История мошеннических проделок с мертвыми душами могла стать известна Пушкину во время его кишиневской ссылки. В начале XIX века сюда, на юг России, в Бессарабию, из разных концов страны бежали десятки тысяч крестьян, спасаясь от уплаты недоимок и различных поборов. Местные власти чинили препятствия расселению этих крестьян, преследовали их. 7 июня 1820 года был опубликован царский указ, в котором отмечалось, что в Бессарабию из центра России и Украины бегут крестьяне «в значительном количестве». В Кишиневе действовала специально учрежденная комиссия, занимавшаяся выявлением беглых крепостных крестьян. Полиции предписывалось удовлетворять ее требования «без малейшего замедления».[169] Но все меры оказывались напрасными.

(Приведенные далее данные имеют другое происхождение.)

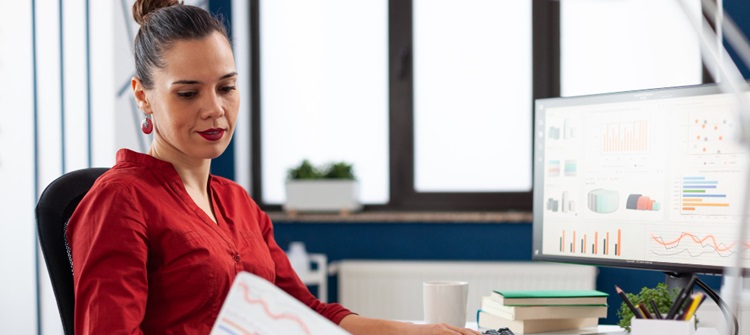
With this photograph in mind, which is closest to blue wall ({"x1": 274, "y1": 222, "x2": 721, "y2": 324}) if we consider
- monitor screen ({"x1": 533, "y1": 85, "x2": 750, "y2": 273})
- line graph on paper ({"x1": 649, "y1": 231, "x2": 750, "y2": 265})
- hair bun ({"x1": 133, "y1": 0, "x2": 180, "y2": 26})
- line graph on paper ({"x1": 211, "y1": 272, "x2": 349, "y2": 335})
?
monitor screen ({"x1": 533, "y1": 85, "x2": 750, "y2": 273})

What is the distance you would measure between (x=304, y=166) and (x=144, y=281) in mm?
2326

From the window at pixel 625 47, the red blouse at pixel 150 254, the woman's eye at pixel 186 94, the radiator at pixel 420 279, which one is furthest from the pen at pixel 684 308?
the window at pixel 625 47

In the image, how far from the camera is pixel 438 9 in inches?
139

Спасаясь от преследователей, беглые крестьяне часто принимали имена умерших крепостных. Автор известных мемуаров полковник И. П. Липранди рассказывает, что во время пребывания Пушкина в кишиневской ссылке по Бессарабии разнеслась молва, будто город Бендеры бессмертен, а население этого города называли «бессмертным обществом». В течение многих лет там не было зарегистрировано ни единого смертного случая. Это, в конце концов, возбудило подозрение у властей. Началось расследование. Оказалось, что в Бендерах было принято за правило: умерших «из общества не исключать», а их имена отдавать прибывшим сюда беглым крестьянам.[170] Пушкин не раз бывал в Бендерах, и его, по свидетельству того же Липранди, очень занимала эта история. Впоследствии, уже находясь в Одессе, Пушкин при каждой встрече с Липранди непременно спрашивал у него: «Нет ли чего новенького в Бендерах?»